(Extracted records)

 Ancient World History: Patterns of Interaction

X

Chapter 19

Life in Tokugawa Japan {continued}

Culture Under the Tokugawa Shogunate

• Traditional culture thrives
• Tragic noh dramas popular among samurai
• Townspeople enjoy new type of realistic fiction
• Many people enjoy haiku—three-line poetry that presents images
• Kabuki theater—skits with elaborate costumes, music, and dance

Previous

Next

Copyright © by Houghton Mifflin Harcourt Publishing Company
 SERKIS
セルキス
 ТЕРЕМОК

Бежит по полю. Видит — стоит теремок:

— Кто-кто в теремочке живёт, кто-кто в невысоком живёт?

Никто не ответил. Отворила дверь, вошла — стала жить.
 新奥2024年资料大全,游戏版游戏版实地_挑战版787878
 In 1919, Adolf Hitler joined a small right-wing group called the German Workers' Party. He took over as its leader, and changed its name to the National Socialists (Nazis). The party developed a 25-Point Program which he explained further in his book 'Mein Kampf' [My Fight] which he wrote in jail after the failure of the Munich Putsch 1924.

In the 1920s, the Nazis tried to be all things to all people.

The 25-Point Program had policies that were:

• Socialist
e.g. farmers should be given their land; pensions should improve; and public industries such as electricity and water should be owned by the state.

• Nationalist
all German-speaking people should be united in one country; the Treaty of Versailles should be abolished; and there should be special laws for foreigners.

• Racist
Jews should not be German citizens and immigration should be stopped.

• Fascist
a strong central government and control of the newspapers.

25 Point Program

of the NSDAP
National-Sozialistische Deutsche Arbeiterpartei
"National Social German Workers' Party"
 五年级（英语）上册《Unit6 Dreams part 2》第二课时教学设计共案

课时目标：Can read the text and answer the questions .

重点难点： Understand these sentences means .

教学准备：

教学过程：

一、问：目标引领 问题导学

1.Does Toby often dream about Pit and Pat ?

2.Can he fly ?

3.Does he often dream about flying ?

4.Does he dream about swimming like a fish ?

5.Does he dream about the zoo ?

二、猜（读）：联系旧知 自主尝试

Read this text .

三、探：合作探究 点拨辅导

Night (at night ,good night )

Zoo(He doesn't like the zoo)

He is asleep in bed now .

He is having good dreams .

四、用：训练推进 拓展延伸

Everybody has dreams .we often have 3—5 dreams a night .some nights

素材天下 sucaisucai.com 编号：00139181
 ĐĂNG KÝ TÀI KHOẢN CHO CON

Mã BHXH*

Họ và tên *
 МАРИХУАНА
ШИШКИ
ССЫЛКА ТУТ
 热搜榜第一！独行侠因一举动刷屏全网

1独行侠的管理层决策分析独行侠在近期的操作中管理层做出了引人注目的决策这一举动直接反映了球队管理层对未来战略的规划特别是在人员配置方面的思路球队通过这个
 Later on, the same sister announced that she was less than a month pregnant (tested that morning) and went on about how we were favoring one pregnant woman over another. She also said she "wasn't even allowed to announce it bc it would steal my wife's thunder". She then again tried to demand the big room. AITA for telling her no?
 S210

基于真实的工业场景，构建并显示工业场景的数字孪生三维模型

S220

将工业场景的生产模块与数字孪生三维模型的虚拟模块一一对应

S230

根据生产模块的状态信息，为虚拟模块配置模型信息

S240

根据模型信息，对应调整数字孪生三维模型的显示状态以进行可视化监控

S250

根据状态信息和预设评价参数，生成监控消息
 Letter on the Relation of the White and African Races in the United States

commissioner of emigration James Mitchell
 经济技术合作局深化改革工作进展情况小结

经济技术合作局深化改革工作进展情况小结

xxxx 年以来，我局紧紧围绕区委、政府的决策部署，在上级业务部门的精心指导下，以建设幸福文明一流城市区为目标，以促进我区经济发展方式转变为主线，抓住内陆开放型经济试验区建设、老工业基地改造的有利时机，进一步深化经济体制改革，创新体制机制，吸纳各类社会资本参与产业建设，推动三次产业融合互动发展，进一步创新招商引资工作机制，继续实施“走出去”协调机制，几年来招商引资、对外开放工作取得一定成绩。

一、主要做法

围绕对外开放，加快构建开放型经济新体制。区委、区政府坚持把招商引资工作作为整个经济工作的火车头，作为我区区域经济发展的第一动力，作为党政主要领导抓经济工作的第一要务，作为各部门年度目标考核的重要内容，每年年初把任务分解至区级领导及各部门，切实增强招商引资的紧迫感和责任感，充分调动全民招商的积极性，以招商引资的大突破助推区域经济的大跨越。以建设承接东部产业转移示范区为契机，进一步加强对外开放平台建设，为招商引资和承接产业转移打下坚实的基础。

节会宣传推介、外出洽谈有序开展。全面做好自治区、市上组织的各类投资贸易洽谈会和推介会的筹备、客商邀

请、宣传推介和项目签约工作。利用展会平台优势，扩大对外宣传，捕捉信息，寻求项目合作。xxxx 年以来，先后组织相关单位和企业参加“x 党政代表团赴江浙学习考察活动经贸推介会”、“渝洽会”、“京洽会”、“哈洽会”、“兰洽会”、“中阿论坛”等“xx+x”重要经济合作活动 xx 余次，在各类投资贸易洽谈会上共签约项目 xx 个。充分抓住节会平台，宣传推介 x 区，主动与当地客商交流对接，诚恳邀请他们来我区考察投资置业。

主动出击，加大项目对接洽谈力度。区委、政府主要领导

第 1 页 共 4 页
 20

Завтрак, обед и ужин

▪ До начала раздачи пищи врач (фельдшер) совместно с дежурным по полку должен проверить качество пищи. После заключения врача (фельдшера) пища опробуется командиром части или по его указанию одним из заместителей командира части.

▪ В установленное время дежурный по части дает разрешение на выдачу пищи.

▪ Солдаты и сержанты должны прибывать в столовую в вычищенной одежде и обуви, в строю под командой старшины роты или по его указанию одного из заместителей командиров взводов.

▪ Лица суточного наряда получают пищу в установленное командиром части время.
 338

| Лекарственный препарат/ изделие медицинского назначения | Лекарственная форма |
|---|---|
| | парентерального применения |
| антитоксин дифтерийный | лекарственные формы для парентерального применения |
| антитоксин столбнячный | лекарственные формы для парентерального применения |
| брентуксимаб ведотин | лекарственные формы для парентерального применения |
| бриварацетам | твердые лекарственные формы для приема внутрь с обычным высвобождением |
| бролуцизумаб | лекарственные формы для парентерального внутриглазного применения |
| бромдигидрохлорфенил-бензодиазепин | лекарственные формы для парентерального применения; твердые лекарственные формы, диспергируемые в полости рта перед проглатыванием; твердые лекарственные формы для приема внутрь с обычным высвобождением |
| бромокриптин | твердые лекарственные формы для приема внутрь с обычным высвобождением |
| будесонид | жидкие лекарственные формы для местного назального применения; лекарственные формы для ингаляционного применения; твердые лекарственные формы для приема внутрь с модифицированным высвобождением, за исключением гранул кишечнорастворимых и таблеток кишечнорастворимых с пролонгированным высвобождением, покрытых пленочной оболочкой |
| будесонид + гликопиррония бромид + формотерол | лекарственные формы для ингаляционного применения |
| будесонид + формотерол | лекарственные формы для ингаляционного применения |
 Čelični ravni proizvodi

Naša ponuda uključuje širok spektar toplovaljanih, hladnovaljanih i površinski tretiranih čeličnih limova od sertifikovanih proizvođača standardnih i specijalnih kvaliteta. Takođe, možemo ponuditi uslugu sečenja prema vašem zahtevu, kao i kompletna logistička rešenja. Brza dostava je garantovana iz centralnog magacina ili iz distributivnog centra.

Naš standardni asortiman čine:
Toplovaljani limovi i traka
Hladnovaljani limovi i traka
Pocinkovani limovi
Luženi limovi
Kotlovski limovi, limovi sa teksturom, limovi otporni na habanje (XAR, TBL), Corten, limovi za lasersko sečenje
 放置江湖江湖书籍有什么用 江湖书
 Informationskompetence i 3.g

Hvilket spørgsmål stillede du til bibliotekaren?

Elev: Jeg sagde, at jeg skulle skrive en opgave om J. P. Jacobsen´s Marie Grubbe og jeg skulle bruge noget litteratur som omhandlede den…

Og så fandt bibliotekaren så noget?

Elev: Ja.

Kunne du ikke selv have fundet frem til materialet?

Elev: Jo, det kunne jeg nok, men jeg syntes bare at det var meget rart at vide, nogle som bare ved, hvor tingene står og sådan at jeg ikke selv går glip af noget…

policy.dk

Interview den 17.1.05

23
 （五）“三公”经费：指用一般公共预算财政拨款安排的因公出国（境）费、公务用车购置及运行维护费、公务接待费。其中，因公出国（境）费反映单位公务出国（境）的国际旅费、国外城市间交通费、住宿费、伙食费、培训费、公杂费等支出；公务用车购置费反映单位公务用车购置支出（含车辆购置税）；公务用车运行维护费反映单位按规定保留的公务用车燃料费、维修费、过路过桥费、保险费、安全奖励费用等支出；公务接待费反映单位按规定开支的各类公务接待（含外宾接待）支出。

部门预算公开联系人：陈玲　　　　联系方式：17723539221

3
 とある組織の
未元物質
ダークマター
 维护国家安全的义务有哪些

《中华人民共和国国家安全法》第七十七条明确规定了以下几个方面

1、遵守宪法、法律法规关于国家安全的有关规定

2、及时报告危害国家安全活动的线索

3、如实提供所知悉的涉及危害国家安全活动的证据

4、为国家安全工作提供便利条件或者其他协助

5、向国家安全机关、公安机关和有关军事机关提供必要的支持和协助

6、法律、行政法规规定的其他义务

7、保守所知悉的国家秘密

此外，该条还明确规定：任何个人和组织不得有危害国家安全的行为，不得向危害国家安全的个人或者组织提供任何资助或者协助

Problem details: As the answer, set down only the lines from the data above between the one holding "Naš standardni asortiman" and the one holding "放置江湖江湖书籍有什么用 江湖书", inclusive, exactly as they read.

Answer space:
Naš standardni asortiman čine:
Toplovaljani limovi i traka
Hladnovaljani limovi i traka
Pocinkovani limovi
Luženi limovi
Kotlovski limovi, limovi sa teksturom, limovi otporni na habanje (XAR, TBL), Corten, limovi za lasersko sečenje
 放置江湖江湖书籍有什么用 江湖书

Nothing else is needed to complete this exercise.